* TESTO MOSTRATO
########################################

I sindaci perdono 150 milioni Ecco il motivo della rivolta

Altro che solidarietà ai migranti, i Comuni ribelli e le coop amiche non riceveranno più i fondi per gli Sprar

I sindaci perdono 150 milioni Ecco il motivo della rivolta

P ur di difendere senza alcuna esitazione l'accoglienza dei migranti senza titolo sono scesi in piazza con tanto di ragazzini al seguito per gridare slogan desueti contro il ministro dell'Interno, hanno volantinato bollettini stampa intrisi di vendetta e inneggiato alla disobbedienza civile, reclamizzato sui social la minaccia di ricorrere alla Consulta contro il Dl Salvini e, non ultimo, spronato il terzo settore a inondare le città con un grande appuntamento di rilevanza nazionale. Sono loro, i sindaci tanto buonisti quanto disperati dimentichi di quella fascia tricolore di cui si fregiano nelle occasioni pubbliche e, altrettanto, di rispettare una legge dello Stato. Leoluca Orlando, Luigi de Magistris, Dario Nardella, Antonio Decaro e l'ordine non è certo d'importanza si sono autonominati nemici del decreto Sicurezza, almeno per quanto riguarda il capitolo sui permessi di soggiorno ai richiedenti asilo, e vorrebbero calpestarlo a suon di insulti. Già ma dietro l'enorme mole di chiacchiere che costoro, assieme al codazzo di altri primi cittadini meno in vista, sta inondando i media ci sarebbero delle mere motivazioni utilitaristiche e profondamente interessate. Ci sono in ballo infatti un bel mucchio di soldi che verranno stornati dai finanziamenti per l'accoglienza diffusa nei comuni e nelle aree metropolitane: poco più di 150 milioni di euro e solo nel primo anno. Già, perché tra permessi umanitari ormai scaduti e richiedenti asilo ospitati negli Sprar che dovranno essere trasferiti nei centri di accoglienza straordinari o, in caso di diniego, nei centri per il rimpatrio il numero di stranieri cui far fronte, a dir poco, si dimezzerà. I comuni quindi non otterranno più tutti quei fondi, previsti negli anni passati dai predecessori del ministro leghista, Angelino Alfano e Marco Minniti. Così non li potranno più ridistribuire a cooperative, enti benefici e onlus per i percorsi di integrazione e formazione. E i comuni dovranno fare a meno anche dei 700 euro a migrante senza titolo, se ospitato nella rete Sprar.

Nella stessa misura Cittalia, la fondazione dell'Anci (l'Associazione nazionale dei comuni) non andrà più a gestire la rendicontazione di migranti negli anni a venire intascando oltre 15 milioni di euro a triennio. Insomma più che ottime ragioni per protestare, anche se la solidarietà coi migranti c'entra poco.

########################################

* DATI
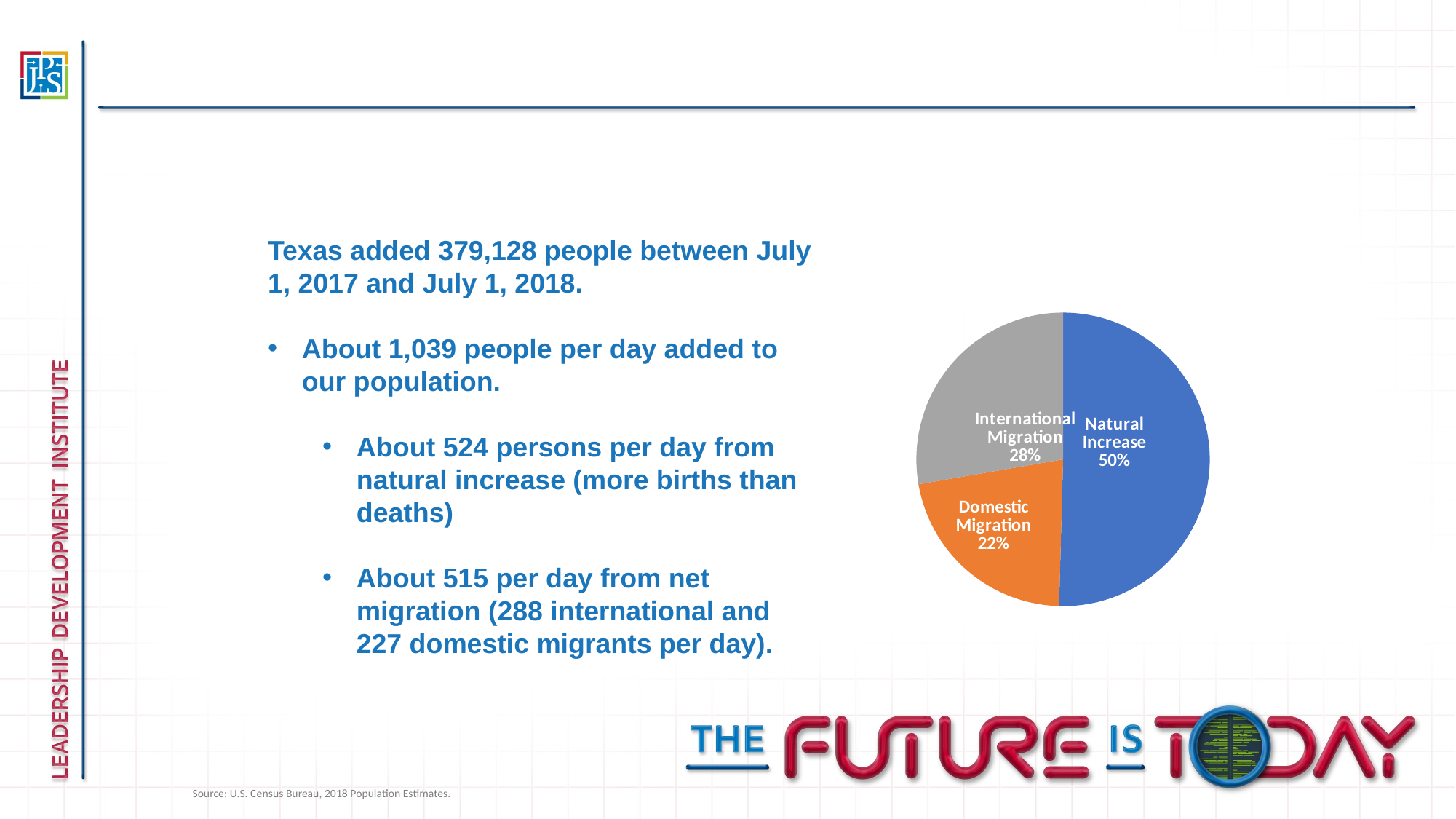
What share of the pie does International Migration represent? 28% Which is larger, the International Migration slice or the Domestic Migration slice? International Migration What colour is the Domestic Migration slice? orange Which slice of the pie chart is the smallest? Domestic Migration What share of the pie does Natural Increase represent? 50% What share of the pie does Domestic Migration represent? 22% What is the difference in percentage points between International Migration and Domestic Migration? 6 What is the difference in percentage points between Natural Increase and International Migration? 22 Which slice of the pie chart is the largest? Natural Increase How many slices does the pie chart have? 3 What colour is the Natural Increase slice? blue What kind of chart is shown on the slide? pie chart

########################################

* CONSEGNA 1
Copia dall'articolo sui fondi Sprar, parola per parola, il passo che si apre con le parole contenenti "Nella stessa misura" e si chiude con "migranti c'entra poco.".
* CONSEGNA 2
Riassumi per favore l'articolo sui fondi Sprar in due frasi.

* RISPOSTA 1
Nella stessa misura Cittalia, la fondazione dell'Anci (l'Associazione nazionale dei comuni) non andrà più a gestire la rendicontazione di migranti negli anni a venire intascando oltre 15 milioni di euro a triennio. Insomma più che ottime ragioni per protestare, anche se la solidarietà coi migranti c'entra poco.

* RISPOSTA 2
Sindaci come Leoluca Orlando, Luigi de Magistris, Dario Nardella e Antonio Decaro si sono dichiarati nemici del decreto Sicurezza per la parte sui permessi di soggiorno ai richiedenti asilo, ma secondo l'articolo dietro la protesta ci sarebbero motivazioni utilitaristiche. Con il dimezzamento degli stranieri da accogliere, i comuni perderanno poco più di 150 milioni di euro solo nel primo anno, che non potranno più ridistribuire a cooperative, enti benefici e onlus, oltre ai 700 euro per ogni migrante ospitato nella rete Sprar, mentre Cittalia, la fondazione dell'Anci, smetterà di incassare oltre 15 milioni di euro a triennio per la rendicontazione.